### EXERCISE DETAILS
What is needed is an exact copy of every entry, without the pictures.

------------------------------------------------------------

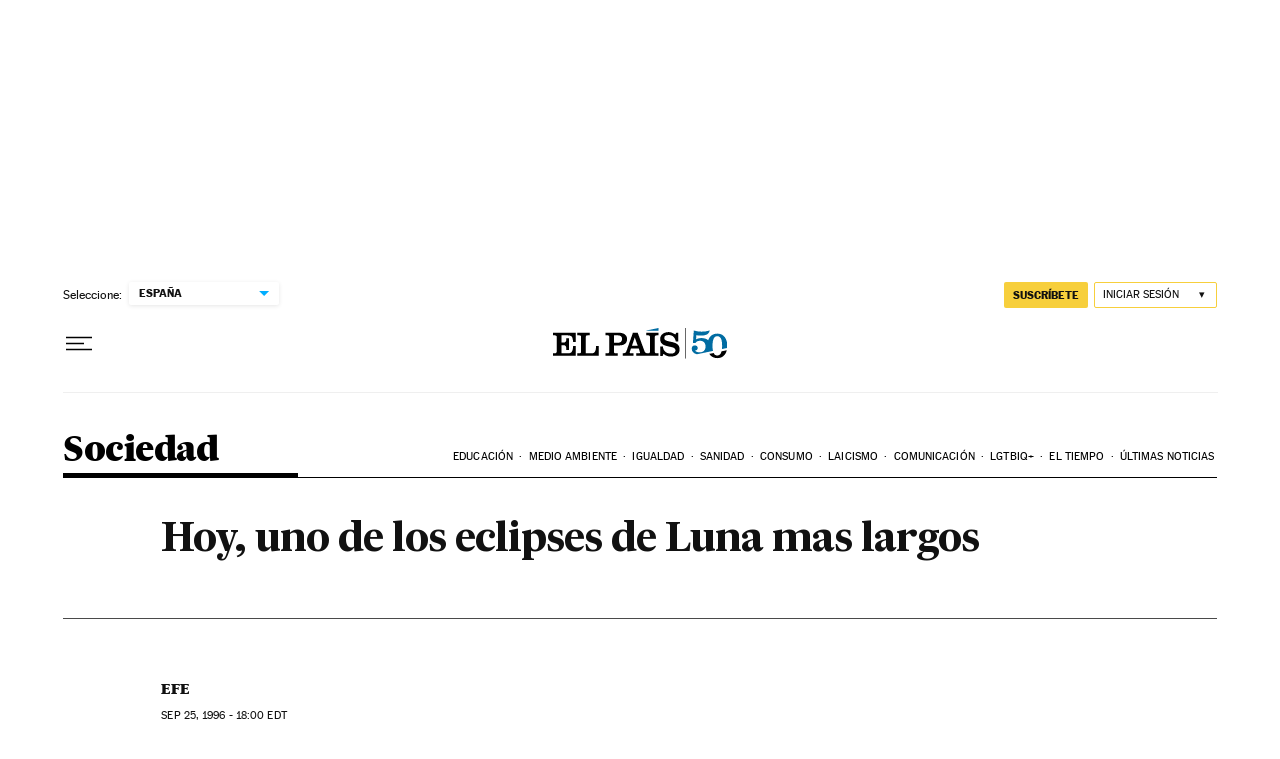

--- FILE ---
content_type: application/javascript; charset=utf-8
request_url: https://fundingchoicesmessages.google.com/f/AGSKWxVFpwoMc3ipI8ZIvV-K5j2c-075X7B3uuBPkLl-ntYu-SvSDksI4-JLkA8TcAsKUlU6Z_cqT5Tg0s3d6WnGsTeKmhwKj9EqwZbGBoPE90LCArxX3O4zcNL67Iu_lxiHTebTmNNXQoR1yku9XrRP4OMEjY7tRpxqefk2RYGlXicSunadCZFtDA9E1uAY/_/ad-scroll./exobanner._banner_adv300x250px./emediatead._ads_updater-
body_size: -1284
content:
window['ad152699-7d2e-4b96-9dfe-87afea3ce6d1'] = true;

------------------------------------------------------------

### TASK RESPONSE
--- FILE ---
content_type: application/javascript; charset=utf-8
request_url: https://fundingchoicesmessages.google.com/f/AGSKWxVFpwoMc3ipI8ZIvV-K5j2c-075X7B3uuBPkLl-ntYu-SvSDksI4-JLkA8TcAsKUlU6Z_cqT5Tg0s3d6WnGsTeKmhwKj9EqwZbGBoPE90LCArxX3O4zcNL67Iu_lxiHTebTmNNXQoR1yku9XrRP4OMEjY7tRpxqefk2RYGlXicSunadCZFtDA9E1uAY/_/ad-scroll./exobanner._banner_adv300x250px./emediatead._ads_updater-
body_size: -1284
content:
window['ad152699-7d2e-4b96-9dfe-87afea3ce6d1'] = true;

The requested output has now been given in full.